Su respuesta me pilló por sorpresa.

¿A quién, si no a la nieta del Maharal, podía ocurrírsele una interpretación que yo no había oído nunca hasta entonces?

—¿Y cómo es eso?

—Porque cuanto más tiempo pasan los huevos en agua hirviendo, más duros se vuelven. Y lo mismo sucede con los judíos.

Si ése era el caso, más duros no podían ser.

Los guardias se fueron por fin a fastidiar el Seder de otra familia.

Nosotros terminamos la comida y bendijimos a Aquél de cuya abundancia habíamos comido, y bebimos la tercera copa de vino, y pronunciamos el «Esparce Tu Ira», y enviamos a los niños a abrir la puerta, por si tras ella aparecía el profeta Elias, que todavía tenía su copa de vino sobre nuestra mesa. E invocamos al Señor desde aquel lugar estrecho:

Todas las naciones me han cercado.

Sálvanos, Oh, Señor, te lo rogamos.

Pues Tu amor dura por siempre.

Le rogamos que nos salvara de la espada de nuestros enemigos, y le pedimos que reconstruyera Su casa, y bebimos la cuarta copa de vino, y nos pasamos al yiddish, para que incluso las mujeres pudieran unirse a nosotros cuando alzamos las voces en cánticos y le pedimos a Dios Todopoderoso, al Dios justo, potente, eterno, amable, lenitivo y amoroso que construyera Su templo pronto, y que nosotros lo viéramos. Pronto, pronto. Amén y amén, selah. Omeyn, selob.

—¿Puedo irme ya, rabino?

—No —se adelantó Avrom Jayim—. Lo necesitamos para que nos ayude a recoger todo lo que han desordenado los guardias.

—A él lo libero de esos deberes —sentenció el rabino Loew—. Pero mantén los oídos bien abiertos, Ben-Akiva. Recuerda que cuando el rey Antíoco nos prohibió leer la Tora, leímos a los Profetas.

Lo que quería decirme era que debía estar dispuesto a adaptarme a todo. No creía que aquello fuera a costarme demasiado.

—Y recuerda que debes confiar en Dios incluso cuando todo parece ir en tu contra, porque Sus planes van más allá de tu comprensión.
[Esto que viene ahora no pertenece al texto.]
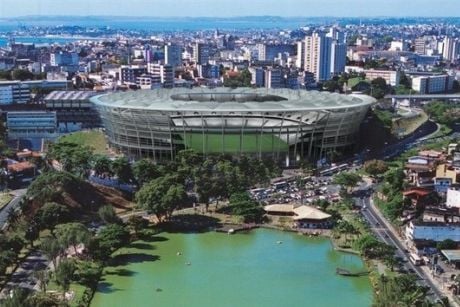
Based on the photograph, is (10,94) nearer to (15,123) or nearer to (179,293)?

Sin ir más lejos, si Jonás no hubiera pasado tres días en el vientre de una ballena, se habría ahogado.

De modo que ser tragado por un pez enorme era, en definitiva, algo beneficioso. Seguro que nunca lo habíais visto desde esa perspectiva.

—Y recuerda también que debes confiar en ti mismo.

Ahí sí que no las tenía todas conmigo.

Pero me había llegado el momento de seguir el consejo de Acosta e ir en busca de aquel cazador de ratas que, según decía, sabía bastante de cerrojos.

Me volví hacia Avrom Jayim y le dije:

—Y dime, anciano, ¿dónde está el burdel?